## ENTRIES SHOWN
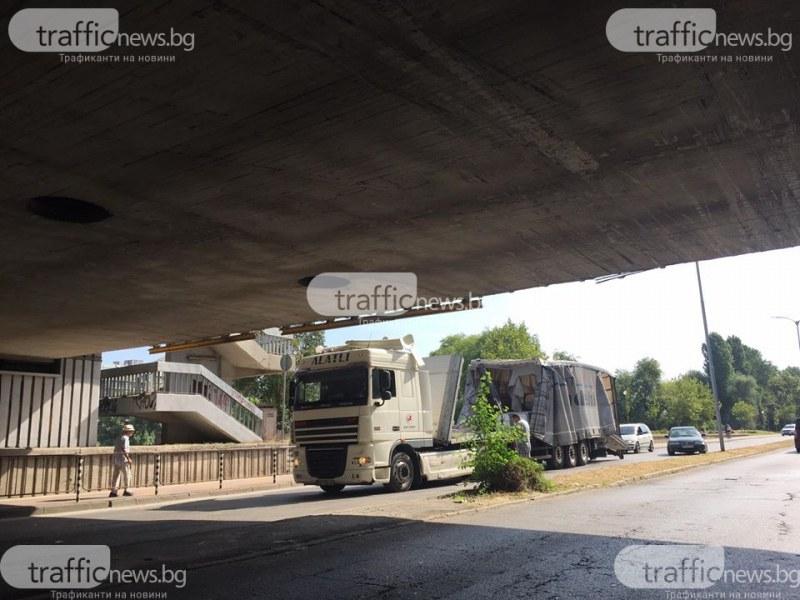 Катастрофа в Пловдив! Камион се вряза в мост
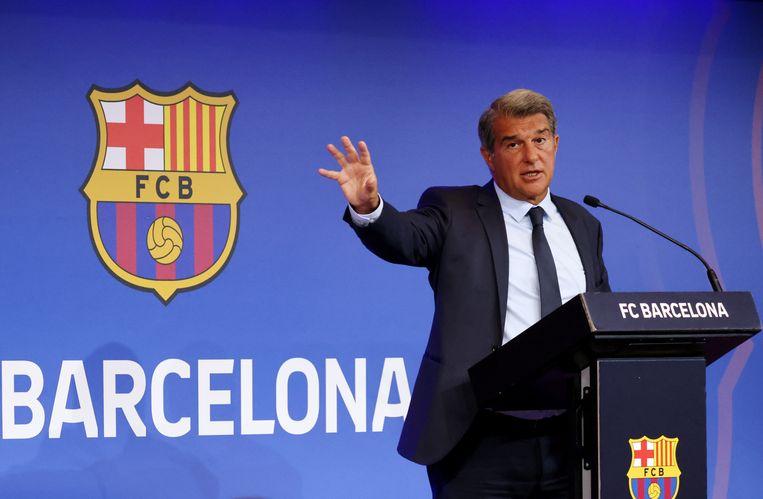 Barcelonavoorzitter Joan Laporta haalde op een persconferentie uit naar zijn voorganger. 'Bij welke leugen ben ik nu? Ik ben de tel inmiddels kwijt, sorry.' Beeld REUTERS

--

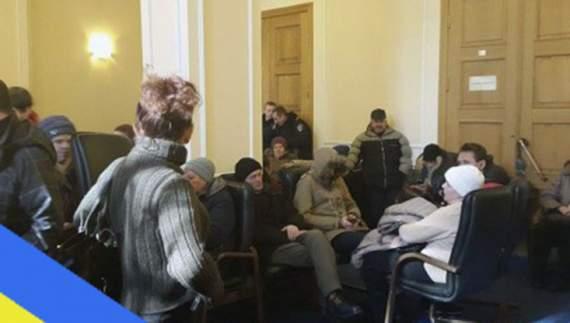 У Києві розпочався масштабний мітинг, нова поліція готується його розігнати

## EXERCISE PROMPT
Repeat exactly the lines above, from the line that contains "Катастрофа в Пловдив! Камион се вряза в мост" down through the line that contains "Barcelonavoorzitter Joan Laporta". Include both of those lines and none of the pictures.

## REPLY
 Катастрофа в Пловдив! Камион се вряза в мост
 Barcelonavoorzitter Joan Laporta haalde op een persconferentie uit naar zijn voorganger. 'Bij welke leugen ben ik nu? Ik ben de tel inmiddels kwijt, sorry.' Beeld REUTERS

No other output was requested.